2017-09-26
National Taiwan University students disrupt a music festival believed to be tied to Beijing, Sept. 24, 2017.
RFA
A cross-straits music festival on the campus of Taiwan’s most prestigious university has sparked fears that the influence of the Chinese Communist Party, which claims sovereignty over the democratic island but which has never ruled it, may be on the rise.
The “Sing! China: Shanghai-Taipei Music Festival” was halted by authorities at National Taiwan University after mass protests by students on Sunday prompted scuffles between pro-independence and pro-Beijing groups.
Three students were injured by a member of the pro-Beijing Patriot Association wielding a stick, and police said they had taken in a 61-year-old man surnamed Hu for questioning.
Protesters accused China’s Communist Party of using the concert, which had been jointly planned by Taiwan’s cultural affairs department and the mainland Chinese TV show Sing! China, as part of its United Front propaganda strategy used by Beijing to advance its interests overseas.
“National Taiwan University belongs to its students, and anyone trying to trample on its dignity will be punished,” a student protest leader told journalists.
Scuffles broke out after Taiwan protesters who had been denied entry to the festival tried to storm the entrance, waving the flag of a “Republic of Taiwan,” which doesn’t exist as a political entity.
The festival was abruptly terminated by the organizers, citing safety concerns, after students succeeded in storming the venue, prompting accusations that the university had caved in to China’s “United Front” policies in return for huge sums from Sing! China to rent its athletics field.
Activism ‘hit a nerve’
“This was a mainland Chinese United Front event,” one student protester who declined to be named told local media. “We will have no truck with such events here, so we wanted to make sure it came to a halt.”
Mainland Chinese dissident Gong Yujian, who is currently living in Taiwan, said pro-Beijing activism on the island had “hit a nerve” with the island’s young people, many of whom don’t identify as Chinese, but as Taiwanese.
“I think you could say that the Chinese Communist Party’s United Front activities have touched a nerve with young Taiwanese,” Gong said, adding that the public apology of a Taiwan popstar with a huge mainland Chinese fan base for displaying the island’s flag, and the recent subversion trial of Taiwan democracy activist Lee Ming-cheh, had had a huge impact on the younger generation.
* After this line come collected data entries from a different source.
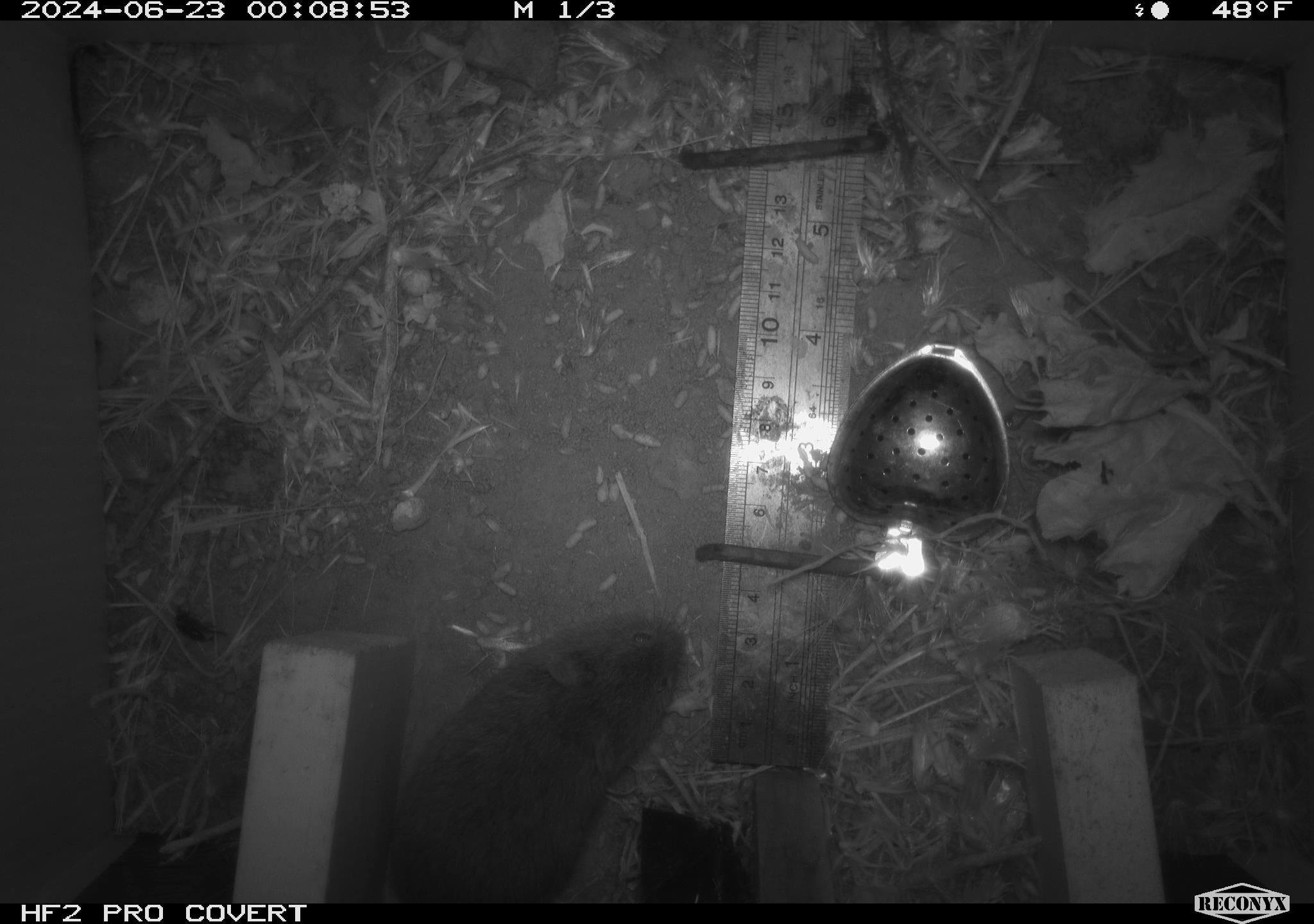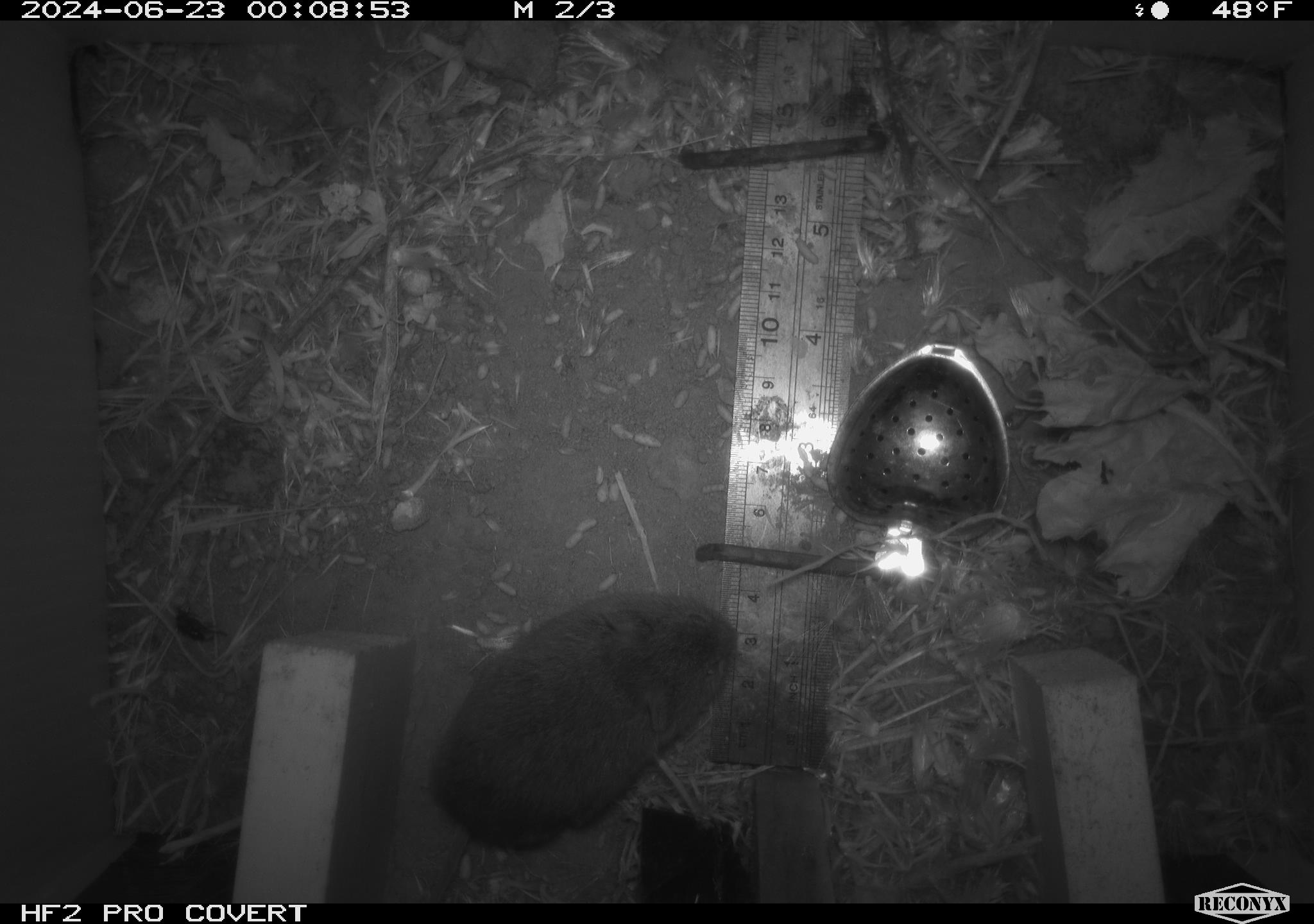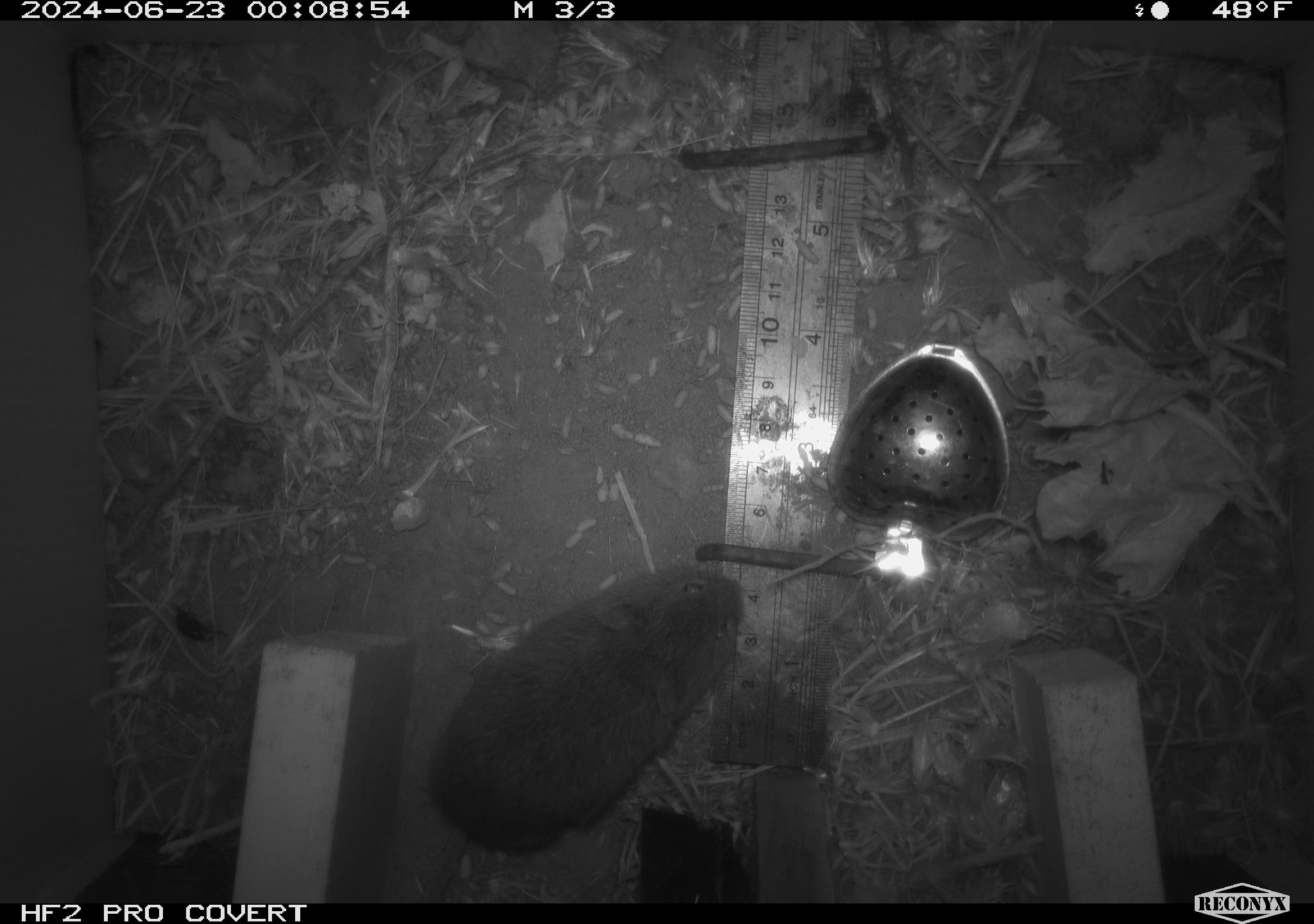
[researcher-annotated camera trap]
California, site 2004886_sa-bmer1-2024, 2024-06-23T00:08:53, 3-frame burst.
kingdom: Animalia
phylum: Chordata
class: Mammalia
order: Rodentia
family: Cricetidae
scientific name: Cricetidae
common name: hamsters, voles, lemmings, and allies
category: cricetidae family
“Events in Hong Kong [where leaders of the 2014 democracy movement were recently jailed] have also had a very big impact on them,” he said. “All of these incidents are pushing young people in Taiwan further and further away from mainland China.”
A National Taiwan University history student surnamed Chang told journalists he had seen his classmates set upon by six or seven members of a pro-Beijing political group, and accused the authorities of doing nothing to stop them.
“This incident wasn’t just something that happened on campus. I must have called the police more than a dozen times over the course of 40 minutes, and yet they didn’t show up until two minutes after the suspects had left the scene,” Chang said.
University vice-chancellor Teiwei Kuo appeared to condemn the attacks on the student protesters.
“We shouldn’t be seeing violent incidents of this sort in a place of learning, and there should be a zero-tolerance policy for any kind of violence,” Kuo told reporters. “There are, however, certain areas for investigation, and we the university will now go through a process of investigating the incident.”
Self-rule in Taiwan
China‘s Kuomintang (KMT) nationalist government under Generalissimo Chiang Kai-shek relocated to Taiwan in 1949 after losing a civil war to Mao Zedong’s communists on the mainland.
The island began a transition to democracy following the death of Chiang’s son, President Chiang Ching-kuo, in January 1988, starting with direct elections to the legislature in the early 1990s and culminating in the first direct election of a president, Lee Teng-hui, in 1996.
Recent opinion polls indicate that there is broad political support for de facto self-rule in Taiwan, where the majority of voters identify as Taiwanese rather than Chinese.
But while the Chinese Communist Party has never ruled the island, Beijing regards it as part of Chinese territory and has threatened to invade if Taiwan seeks formal independence.
China‘s United Front operation comprises a huge and shadowy network that delivers Communist Party propaganda overseas in collaboration with government agencies, including embassies and consulates, according to a recent analysis on the International Policy Digest website.
The failure to register a connection with the Chinese government would likely render many United Front activities illegal under U.S. laws governing foreign agents, it said.
But it said such laws are rarely enforced in practice, citing “powerful multinational business interests” keen not to derail Chinese business ties.
The quasi-governmental China Council for the Promotion of Peaceful National Reunification (CCPPNR), the China Overseas Exchange Association (COEA), and the China Overseas Friendship Association (COFA) all carry out United Front work overseas under the leadership of Communist Party officials, the article said.